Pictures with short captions
* * * *

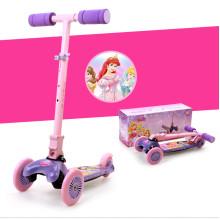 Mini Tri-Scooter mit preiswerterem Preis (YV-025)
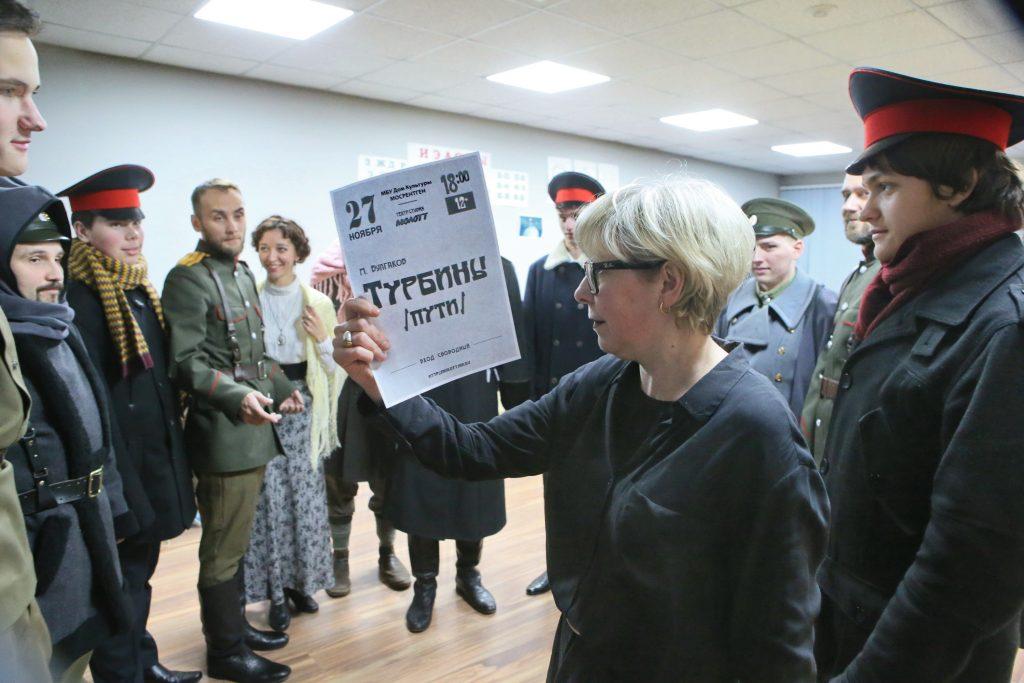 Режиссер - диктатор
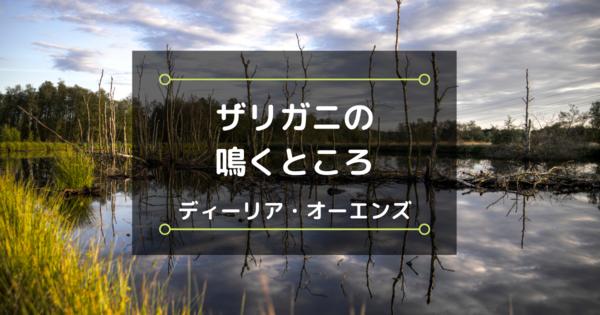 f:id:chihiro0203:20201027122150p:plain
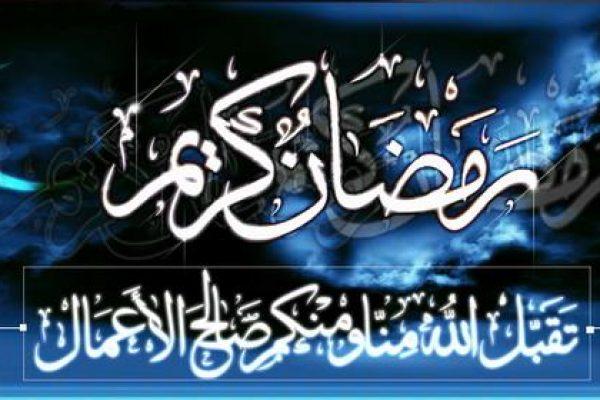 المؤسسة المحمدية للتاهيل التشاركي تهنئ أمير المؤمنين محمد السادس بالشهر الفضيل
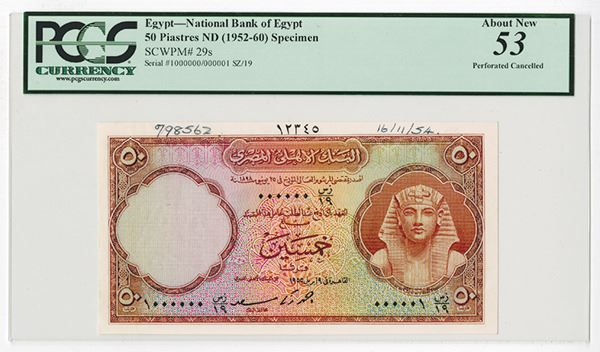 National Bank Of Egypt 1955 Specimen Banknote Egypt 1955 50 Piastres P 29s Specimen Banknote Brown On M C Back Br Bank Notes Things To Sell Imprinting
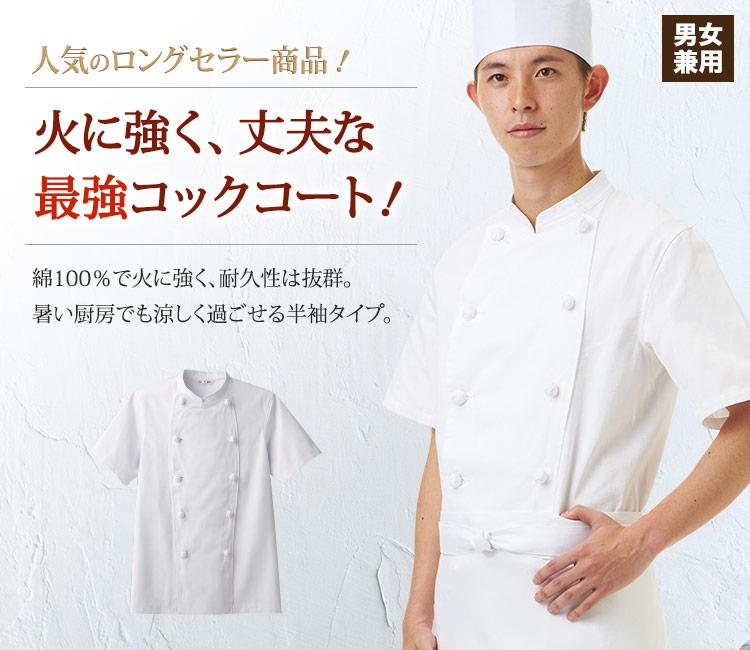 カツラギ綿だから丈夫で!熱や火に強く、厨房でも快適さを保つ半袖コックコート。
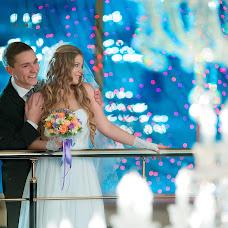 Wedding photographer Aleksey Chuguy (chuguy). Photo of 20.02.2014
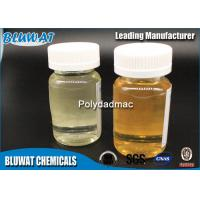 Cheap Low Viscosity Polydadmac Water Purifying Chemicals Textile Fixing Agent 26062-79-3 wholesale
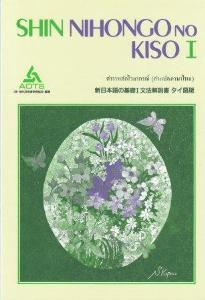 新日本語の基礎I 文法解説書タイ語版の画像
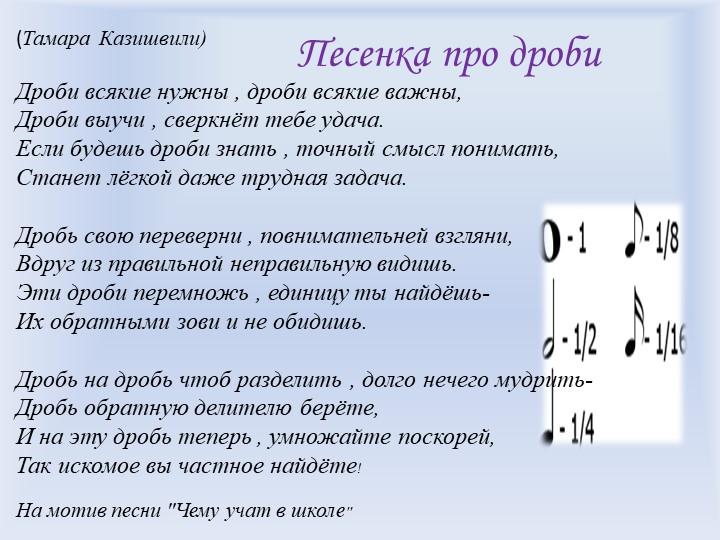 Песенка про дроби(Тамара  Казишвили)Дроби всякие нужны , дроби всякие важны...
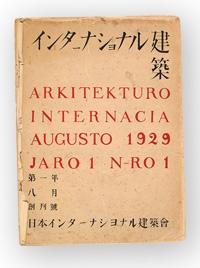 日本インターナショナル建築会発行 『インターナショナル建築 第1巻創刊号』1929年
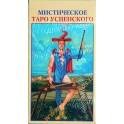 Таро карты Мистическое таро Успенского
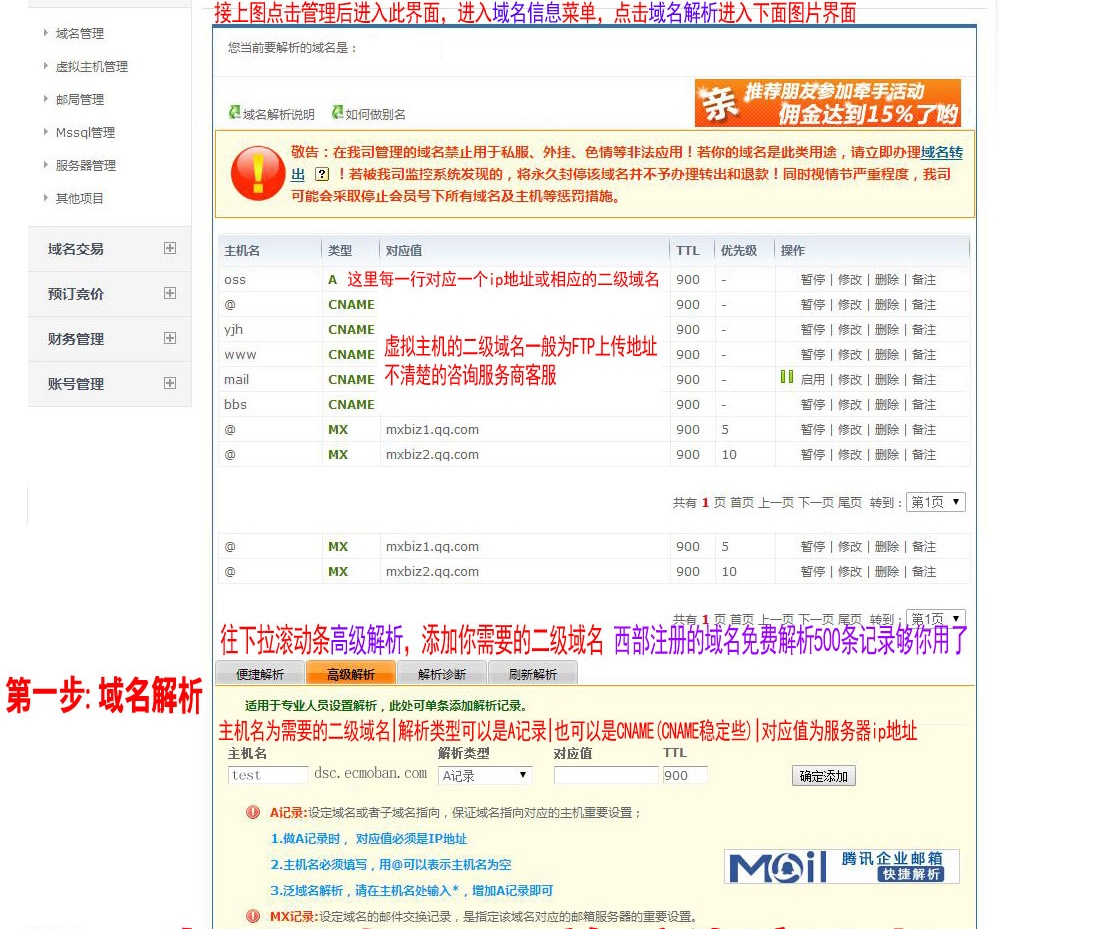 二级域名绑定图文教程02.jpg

* * * *

*Work required*
Using the records above, return word for word the lines that begin at the one containing "Режиссер - диктатор" and end at the one containing "日本インターナショナル建築会発行 『インターナショナル建築 第1巻創刊号』1929年", both of them included and no pictures.

*Solution to this problem*
 Режиссер - диктатор
 f:id:chihiro0203:20201027122150p:plain
 المؤسسة المحمدية للتاهيل التشاركي تهنئ أمير المؤمنين محمد السادس بالشهر الفضيل
 National Bank Of Egypt 1955 Specimen Banknote Egypt 1955 50 Piastres P 29s Specimen Banknote Brown On M C Back Br Bank Notes Things To Sell Imprinting
 カツラギ綿だから丈夫で!熱や火に強く、厨房でも快適さを保つ半袖コックコート。
 Wedding photographer Aleksey Chuguy (chuguy). Photo of 20.02.2014
 Cheap Low Viscosity Polydadmac Water Purifying Chemicals Textile Fixing Agent 26062-79-3 wholesale
 新日本語の基礎I 文法解説書タイ語版の画像
 Песенка про дроби(Тамара  Казишвили)Дроби всякие нужны , дроби всякие важны...
 日本インターナショナル建築会発行 『インターナショナル建築 第1巻創刊号』1929年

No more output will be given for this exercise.